▶ ARBEITSAUFTRAG
Geben Sie aus dem Textauszug die Stelle von "Die Heimerziehung in" bis einschließlich "ein Zuhause finden." wortgetreu wieder.

Der Beziehungsaspekt in der stationären Erziehungshilfe


Hausarbeit, 2005

17 Seiten, Note: 1,3


Leseprobe


Gliederung

1. Einleitung

2. Helfende Beziehung

3. Historischer Abriss der Beziehungsarbeit

4. Aufbau und Gestaltung von Beziehung
4.1 Vertrauen
4.2 Kommunikation
4.3 Beziehungsarbeit ist Netzwerkarbeit

5. Bedeutung von Beziehung im erzieherischen Alltag

6. Bezugserzieher

7. Probleme in der Beziehungsarbeit

8. Zusammenfassung

Literaturverzeichnis

1. Einleitung

Die Heimerziehung in Deutschland hat sich im Laufe der Jahre gewandelt, von den ersten Waisenanstalten im 16. Jahrhundert über die durch Rousseau und Pestalozzi geprägten ersten familienorientierten Ansätze, die ideologische Erziehung im Dritten Reich bis hin zu heutigen verschiedensten Wohnformen, in denen Kinder und Jugendliche heute ein Zuhause finden.

Genauso hat sich auch die Bedeutung der Beziehungsarbeit innerhalb der stationären Erziehungshilfe geändert.

▶ BEREITGESTELLTES MATERIAL
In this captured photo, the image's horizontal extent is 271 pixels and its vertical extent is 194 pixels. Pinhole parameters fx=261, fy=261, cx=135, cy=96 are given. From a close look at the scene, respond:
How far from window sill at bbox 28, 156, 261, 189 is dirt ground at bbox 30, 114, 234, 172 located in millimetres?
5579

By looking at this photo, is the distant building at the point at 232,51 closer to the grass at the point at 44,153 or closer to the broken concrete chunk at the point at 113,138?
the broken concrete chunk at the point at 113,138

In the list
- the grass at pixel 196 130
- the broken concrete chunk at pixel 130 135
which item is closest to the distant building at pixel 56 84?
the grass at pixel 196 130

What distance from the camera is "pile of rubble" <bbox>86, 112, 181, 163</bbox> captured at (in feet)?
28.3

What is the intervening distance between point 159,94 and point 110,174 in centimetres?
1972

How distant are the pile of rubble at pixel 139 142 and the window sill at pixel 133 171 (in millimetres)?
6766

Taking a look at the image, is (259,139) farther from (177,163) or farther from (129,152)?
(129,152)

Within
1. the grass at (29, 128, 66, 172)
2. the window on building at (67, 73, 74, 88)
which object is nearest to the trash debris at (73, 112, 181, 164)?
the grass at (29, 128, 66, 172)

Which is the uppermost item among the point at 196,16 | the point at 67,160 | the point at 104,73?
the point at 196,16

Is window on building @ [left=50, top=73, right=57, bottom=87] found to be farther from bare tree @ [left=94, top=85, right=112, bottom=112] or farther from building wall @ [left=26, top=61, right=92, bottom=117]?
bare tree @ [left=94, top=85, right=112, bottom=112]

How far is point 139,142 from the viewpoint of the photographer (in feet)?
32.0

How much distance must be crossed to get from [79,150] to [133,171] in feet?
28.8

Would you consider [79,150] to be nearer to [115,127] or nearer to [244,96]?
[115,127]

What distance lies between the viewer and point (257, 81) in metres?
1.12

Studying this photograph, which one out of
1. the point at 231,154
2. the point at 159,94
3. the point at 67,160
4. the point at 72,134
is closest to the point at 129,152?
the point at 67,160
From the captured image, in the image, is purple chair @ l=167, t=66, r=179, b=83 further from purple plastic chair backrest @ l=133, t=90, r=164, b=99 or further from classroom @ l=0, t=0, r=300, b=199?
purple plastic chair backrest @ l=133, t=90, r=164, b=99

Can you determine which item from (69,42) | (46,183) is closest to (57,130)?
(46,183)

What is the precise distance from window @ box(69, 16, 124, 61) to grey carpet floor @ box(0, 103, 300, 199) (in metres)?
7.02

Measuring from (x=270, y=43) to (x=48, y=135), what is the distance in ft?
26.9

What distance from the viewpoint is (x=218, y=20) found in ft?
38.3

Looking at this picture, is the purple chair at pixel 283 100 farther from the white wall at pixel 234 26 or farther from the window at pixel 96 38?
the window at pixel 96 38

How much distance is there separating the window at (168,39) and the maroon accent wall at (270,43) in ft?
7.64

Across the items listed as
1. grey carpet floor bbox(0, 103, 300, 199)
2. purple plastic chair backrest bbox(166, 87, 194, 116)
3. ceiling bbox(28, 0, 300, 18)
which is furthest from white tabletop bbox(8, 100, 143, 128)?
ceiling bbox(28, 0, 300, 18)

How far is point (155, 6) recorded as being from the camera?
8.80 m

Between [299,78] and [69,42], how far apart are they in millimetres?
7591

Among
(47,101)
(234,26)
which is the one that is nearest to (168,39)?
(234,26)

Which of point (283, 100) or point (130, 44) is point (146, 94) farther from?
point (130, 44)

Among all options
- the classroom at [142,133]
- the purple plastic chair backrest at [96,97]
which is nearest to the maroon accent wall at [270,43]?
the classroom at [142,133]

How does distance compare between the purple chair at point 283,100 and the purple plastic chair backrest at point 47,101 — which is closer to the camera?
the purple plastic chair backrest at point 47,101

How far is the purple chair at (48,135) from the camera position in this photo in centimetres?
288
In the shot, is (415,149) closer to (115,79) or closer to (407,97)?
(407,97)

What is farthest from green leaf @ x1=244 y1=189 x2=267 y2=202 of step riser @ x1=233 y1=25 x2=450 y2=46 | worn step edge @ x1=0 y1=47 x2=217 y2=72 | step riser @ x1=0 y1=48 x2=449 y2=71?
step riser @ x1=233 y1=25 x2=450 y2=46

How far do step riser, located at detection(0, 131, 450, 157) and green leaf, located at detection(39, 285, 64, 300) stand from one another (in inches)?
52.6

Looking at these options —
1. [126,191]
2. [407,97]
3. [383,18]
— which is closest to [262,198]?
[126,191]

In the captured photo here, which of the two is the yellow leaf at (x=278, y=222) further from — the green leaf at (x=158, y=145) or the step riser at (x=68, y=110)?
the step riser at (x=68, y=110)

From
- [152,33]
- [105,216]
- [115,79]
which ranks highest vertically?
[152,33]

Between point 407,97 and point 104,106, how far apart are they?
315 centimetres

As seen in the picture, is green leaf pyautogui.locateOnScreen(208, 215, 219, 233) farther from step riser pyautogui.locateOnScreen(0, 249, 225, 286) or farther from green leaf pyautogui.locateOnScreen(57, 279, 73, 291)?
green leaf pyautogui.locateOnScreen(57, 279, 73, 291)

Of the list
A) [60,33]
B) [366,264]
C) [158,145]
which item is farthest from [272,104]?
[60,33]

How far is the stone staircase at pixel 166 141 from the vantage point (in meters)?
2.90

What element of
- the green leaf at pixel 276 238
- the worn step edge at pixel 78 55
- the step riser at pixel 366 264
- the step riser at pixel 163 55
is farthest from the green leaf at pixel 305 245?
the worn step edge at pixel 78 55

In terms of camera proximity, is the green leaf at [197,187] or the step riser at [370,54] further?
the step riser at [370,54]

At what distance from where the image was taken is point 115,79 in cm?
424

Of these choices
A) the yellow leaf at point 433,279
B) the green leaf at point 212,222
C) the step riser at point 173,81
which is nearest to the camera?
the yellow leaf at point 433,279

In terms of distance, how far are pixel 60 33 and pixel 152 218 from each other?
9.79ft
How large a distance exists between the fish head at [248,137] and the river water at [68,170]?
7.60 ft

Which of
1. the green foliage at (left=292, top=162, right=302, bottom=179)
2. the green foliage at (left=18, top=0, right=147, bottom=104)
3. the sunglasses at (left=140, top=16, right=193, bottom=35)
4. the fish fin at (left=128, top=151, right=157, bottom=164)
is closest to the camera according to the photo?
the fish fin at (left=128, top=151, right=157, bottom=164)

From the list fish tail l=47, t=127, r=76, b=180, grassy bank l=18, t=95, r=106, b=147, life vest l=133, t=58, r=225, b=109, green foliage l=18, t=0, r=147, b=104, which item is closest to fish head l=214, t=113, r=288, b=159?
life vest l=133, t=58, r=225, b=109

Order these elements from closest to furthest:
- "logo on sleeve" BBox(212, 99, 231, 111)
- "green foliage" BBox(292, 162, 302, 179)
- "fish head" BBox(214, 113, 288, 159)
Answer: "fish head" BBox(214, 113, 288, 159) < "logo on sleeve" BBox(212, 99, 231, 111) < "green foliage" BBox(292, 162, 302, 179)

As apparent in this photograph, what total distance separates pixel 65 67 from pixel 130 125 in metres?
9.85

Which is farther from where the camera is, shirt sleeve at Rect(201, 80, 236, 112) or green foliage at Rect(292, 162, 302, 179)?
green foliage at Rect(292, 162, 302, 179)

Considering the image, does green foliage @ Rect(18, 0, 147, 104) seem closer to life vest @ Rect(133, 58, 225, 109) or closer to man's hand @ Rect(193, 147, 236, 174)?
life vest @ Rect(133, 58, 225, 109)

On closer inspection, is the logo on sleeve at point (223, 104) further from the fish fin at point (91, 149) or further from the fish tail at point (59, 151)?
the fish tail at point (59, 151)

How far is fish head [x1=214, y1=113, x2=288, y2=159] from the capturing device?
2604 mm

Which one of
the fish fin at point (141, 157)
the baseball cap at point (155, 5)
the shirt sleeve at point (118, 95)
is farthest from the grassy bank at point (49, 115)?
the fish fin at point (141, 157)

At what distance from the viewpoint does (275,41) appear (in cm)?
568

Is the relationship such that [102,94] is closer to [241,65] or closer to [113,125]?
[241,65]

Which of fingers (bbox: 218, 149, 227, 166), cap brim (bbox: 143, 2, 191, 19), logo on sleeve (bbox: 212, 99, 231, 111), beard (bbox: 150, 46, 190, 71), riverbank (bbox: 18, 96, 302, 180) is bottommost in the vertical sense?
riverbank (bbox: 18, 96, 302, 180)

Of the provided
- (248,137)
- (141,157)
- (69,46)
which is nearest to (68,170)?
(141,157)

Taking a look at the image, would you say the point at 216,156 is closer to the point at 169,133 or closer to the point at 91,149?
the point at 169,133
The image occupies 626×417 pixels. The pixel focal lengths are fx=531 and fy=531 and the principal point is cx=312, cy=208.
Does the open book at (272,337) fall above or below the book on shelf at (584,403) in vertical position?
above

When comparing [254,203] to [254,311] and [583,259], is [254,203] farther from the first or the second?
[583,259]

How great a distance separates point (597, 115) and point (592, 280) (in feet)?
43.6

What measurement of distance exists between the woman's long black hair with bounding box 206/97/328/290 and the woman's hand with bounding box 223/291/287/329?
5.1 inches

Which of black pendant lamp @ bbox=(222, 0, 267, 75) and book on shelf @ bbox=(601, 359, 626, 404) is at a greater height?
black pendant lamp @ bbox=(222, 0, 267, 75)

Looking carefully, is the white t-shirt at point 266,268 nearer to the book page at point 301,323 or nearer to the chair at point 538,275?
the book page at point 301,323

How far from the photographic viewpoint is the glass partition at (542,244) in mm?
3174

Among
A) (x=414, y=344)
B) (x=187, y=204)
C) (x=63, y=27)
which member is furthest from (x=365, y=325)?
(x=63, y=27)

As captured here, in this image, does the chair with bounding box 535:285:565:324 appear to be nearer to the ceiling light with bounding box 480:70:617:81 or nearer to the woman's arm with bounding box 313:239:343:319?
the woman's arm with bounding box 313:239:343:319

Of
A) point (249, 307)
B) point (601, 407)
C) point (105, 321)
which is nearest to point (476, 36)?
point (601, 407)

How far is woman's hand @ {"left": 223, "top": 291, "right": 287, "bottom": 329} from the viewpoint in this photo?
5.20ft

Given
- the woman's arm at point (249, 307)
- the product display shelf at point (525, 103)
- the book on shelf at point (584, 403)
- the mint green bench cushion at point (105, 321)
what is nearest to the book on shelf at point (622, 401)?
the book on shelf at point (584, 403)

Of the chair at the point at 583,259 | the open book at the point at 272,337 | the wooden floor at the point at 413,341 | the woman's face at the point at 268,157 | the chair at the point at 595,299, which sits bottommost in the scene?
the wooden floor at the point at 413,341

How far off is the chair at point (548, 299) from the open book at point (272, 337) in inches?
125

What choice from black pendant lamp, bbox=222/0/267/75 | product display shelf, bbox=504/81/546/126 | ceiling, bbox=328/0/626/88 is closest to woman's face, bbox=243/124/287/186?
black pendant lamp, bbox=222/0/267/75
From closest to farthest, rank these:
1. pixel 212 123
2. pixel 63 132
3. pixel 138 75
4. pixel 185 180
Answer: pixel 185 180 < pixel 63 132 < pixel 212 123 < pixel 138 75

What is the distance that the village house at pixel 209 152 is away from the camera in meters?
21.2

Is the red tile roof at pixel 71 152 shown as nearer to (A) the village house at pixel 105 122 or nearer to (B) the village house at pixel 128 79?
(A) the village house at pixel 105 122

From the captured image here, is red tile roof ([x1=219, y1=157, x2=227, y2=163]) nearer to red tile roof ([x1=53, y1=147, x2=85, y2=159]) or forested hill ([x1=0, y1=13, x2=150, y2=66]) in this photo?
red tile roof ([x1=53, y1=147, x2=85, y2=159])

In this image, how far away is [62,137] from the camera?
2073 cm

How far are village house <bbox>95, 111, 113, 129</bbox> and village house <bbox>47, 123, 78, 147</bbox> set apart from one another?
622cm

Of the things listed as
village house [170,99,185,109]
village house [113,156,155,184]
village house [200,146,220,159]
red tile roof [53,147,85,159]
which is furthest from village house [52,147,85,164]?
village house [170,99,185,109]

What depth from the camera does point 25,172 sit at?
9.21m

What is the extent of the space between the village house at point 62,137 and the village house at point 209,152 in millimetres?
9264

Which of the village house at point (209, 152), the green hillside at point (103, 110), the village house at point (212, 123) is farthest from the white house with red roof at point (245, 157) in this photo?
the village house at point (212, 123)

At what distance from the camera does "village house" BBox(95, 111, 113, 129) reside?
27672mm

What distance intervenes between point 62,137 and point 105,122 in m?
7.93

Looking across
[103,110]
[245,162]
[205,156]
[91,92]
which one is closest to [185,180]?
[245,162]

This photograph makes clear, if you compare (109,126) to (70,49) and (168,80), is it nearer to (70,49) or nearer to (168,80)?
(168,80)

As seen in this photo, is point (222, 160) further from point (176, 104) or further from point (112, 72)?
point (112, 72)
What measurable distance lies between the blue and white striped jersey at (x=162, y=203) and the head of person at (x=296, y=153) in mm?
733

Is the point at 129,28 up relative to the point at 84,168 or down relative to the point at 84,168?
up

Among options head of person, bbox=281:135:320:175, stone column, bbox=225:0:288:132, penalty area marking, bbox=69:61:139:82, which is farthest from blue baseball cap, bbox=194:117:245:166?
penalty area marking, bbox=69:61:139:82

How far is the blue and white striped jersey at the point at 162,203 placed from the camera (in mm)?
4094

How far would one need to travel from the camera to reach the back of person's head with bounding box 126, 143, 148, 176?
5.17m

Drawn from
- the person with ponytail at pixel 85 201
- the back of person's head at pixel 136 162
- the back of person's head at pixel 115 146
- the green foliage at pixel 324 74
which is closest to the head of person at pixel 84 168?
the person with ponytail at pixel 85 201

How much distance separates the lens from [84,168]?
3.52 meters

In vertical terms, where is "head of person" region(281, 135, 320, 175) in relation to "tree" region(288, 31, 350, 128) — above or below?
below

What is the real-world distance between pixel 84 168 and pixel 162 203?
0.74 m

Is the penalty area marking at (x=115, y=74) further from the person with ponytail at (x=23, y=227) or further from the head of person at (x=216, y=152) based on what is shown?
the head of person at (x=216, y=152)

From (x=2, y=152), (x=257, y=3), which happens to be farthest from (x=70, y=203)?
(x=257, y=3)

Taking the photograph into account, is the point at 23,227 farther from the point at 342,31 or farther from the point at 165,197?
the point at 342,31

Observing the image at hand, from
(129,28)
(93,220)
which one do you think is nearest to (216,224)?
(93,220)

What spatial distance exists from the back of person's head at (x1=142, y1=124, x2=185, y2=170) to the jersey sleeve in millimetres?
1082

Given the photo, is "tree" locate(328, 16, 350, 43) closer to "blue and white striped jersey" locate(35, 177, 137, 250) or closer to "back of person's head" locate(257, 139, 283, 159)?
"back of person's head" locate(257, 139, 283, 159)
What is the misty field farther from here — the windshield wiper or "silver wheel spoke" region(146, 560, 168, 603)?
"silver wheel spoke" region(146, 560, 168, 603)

▶ LÖSUNG
Die Heimerziehung in Deutschland hat sich im Laufe der Jahre gewandelt, von den ersten Waisenanstalten im 16. Jahrhundert über die durch Rousseau und Pestalozzi geprägten ersten familienorientierten Ansätze, die ideologische Erziehung im Dritten Reich bis hin zu heutigen verschiedensten Wohnformen, in denen Kinder und Jugendliche heute ein Zuhause finden.